Can you please elaborate in which crypto did you invest into and you‘ve had a crazy year because generally speaking crypto market didn’t have a so crazy year… or ofcourse you should have picked only the right coins…
Yes, that is true. But I am not counting on it: 2nd pillar I should be able to withdraw in the next <10 years when I move out (if I do, otherwise I’ll pay down the mortgage with it), while the AHV is some >25 years away… a bit far to even think about.
Quarterly update. Despite too much exposure on the market, debts clearing and a big downpayment from a project for later this year, the pace is still OK I guess. New income will start to kick in for the second semester will help.

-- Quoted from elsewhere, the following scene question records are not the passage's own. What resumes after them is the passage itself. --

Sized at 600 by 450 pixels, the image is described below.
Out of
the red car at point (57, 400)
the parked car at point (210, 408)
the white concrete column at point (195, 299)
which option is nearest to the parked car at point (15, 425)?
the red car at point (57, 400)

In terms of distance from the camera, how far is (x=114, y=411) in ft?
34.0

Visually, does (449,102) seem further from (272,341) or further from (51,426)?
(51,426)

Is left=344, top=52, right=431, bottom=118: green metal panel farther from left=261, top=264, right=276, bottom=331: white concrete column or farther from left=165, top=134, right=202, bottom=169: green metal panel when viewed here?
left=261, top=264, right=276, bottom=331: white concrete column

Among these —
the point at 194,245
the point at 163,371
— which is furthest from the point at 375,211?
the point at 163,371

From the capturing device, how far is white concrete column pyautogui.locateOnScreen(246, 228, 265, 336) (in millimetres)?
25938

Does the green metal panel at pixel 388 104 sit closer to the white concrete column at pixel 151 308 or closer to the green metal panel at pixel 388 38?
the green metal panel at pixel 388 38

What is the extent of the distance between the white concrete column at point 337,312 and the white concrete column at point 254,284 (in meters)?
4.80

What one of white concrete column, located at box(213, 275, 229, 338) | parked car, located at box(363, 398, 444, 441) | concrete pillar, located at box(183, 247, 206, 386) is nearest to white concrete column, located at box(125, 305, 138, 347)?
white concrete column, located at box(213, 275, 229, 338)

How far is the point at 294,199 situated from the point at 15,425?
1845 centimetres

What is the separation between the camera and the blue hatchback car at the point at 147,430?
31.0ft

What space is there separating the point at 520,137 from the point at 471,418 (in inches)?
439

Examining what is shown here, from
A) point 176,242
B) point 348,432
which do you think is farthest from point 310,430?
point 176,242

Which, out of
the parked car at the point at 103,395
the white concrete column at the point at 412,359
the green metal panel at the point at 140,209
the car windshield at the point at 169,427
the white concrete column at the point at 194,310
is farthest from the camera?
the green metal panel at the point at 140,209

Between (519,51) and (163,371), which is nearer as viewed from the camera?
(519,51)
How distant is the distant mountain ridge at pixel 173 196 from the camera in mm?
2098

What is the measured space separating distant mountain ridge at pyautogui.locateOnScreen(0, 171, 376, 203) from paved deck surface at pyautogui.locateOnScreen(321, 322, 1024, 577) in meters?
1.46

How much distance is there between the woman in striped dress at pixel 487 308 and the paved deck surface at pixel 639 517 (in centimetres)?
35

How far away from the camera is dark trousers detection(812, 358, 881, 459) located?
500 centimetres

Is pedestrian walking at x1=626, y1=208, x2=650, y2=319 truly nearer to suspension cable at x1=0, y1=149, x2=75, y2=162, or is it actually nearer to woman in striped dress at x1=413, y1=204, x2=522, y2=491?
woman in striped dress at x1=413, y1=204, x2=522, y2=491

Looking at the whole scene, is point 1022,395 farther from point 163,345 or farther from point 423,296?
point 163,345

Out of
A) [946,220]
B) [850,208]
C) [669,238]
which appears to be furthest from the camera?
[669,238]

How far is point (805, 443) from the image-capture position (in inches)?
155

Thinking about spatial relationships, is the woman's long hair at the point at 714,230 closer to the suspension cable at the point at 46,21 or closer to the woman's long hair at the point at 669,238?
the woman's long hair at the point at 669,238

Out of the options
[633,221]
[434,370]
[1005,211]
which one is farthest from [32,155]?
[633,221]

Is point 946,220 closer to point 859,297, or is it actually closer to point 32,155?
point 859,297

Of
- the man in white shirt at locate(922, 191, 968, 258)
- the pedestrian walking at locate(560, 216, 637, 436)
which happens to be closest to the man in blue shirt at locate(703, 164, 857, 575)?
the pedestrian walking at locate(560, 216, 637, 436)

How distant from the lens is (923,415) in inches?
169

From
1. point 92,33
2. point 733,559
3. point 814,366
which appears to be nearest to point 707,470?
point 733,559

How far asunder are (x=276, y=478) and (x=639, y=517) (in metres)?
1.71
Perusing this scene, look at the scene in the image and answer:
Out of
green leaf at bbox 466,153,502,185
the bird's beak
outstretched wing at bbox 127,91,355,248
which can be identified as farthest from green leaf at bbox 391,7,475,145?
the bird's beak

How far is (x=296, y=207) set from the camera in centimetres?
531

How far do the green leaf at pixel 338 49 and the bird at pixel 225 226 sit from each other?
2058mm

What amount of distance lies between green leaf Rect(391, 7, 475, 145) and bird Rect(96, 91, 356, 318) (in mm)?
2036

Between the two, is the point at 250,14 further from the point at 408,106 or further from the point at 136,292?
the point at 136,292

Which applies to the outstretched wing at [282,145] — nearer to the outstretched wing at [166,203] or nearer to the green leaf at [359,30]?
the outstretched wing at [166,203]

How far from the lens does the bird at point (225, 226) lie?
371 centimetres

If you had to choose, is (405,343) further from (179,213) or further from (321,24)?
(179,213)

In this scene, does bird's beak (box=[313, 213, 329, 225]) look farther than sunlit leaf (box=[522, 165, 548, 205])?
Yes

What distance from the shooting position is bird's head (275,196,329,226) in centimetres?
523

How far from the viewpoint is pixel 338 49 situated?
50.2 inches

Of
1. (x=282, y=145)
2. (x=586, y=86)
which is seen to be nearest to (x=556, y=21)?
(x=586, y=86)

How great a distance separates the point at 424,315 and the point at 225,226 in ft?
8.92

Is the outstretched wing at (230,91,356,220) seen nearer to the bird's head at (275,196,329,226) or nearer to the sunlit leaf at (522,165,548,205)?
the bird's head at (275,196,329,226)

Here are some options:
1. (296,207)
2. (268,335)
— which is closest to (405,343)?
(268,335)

Vested benefit account only, VIAC+Finpension, yes. I made stupid choices some years ago and basically blew my 2nd pillar at that time. So now (because different job changes) I have all I recovered since in a vested benefit account. I will track next year the addition to what I’m adding with my current employer.
Updating it every quarter, now with March figures. Very interesting to see other charts kicking off once you reach the 100k.
Footnotes:
Light orange is amortized debt for rental properties in Germany as well equity down payments if any. Taking market value (vs. initial debt volume of €2.5m) into consideration numbers are likely higher but prefer to be conservative
Sharp increase in 2021 is due to two facts: i) crypto increase from 30k to 200k in Q2 ii) in Q3 I put any money I could grab (500k) into my employers company to participate in a Series C funding round which paid off end of year with +50% performance so far
Progess of the last 30 months. Will probably hit 200k in summer 2023 and 300k in summer 2025. Maybe also way sooner because I’ll be able to save more once we bought the apartment.
As I have access to evaluation tools with the biggest database in Switzerland (Wüest & Partner) I could potentially make new evaluation every month. Then subtract the current mortgage of it and get the new value.
The issue is: We paid 110k less than the current market value (880k). I see 2 options:
Track it as it is and increase my net worth directly by the current gain.
Set the buying price as the base (770k) and change it relative (%) to the further increase. So if it goes from 880k to 920k (+4.55%), then increase the value from 770k to 805k.
Personally, I only consider liquid assets (cash, investments, 3a, crypto, etc), and leave out anything that has a “negotiations” value (car, watches, real estate, etc).
If I were to take into account the value of my real estate, I would calculate:
Value at appraisal (at the conclusion of the mortgage) - Mortgage = current value.
However, I would re-evaluate the value of the property every year according to the appreciation/depreciation. I don’t see the need to keep the value of a property up to date, I can live with an annual revaluation (my opinion).
In your case, I will take into account the market value.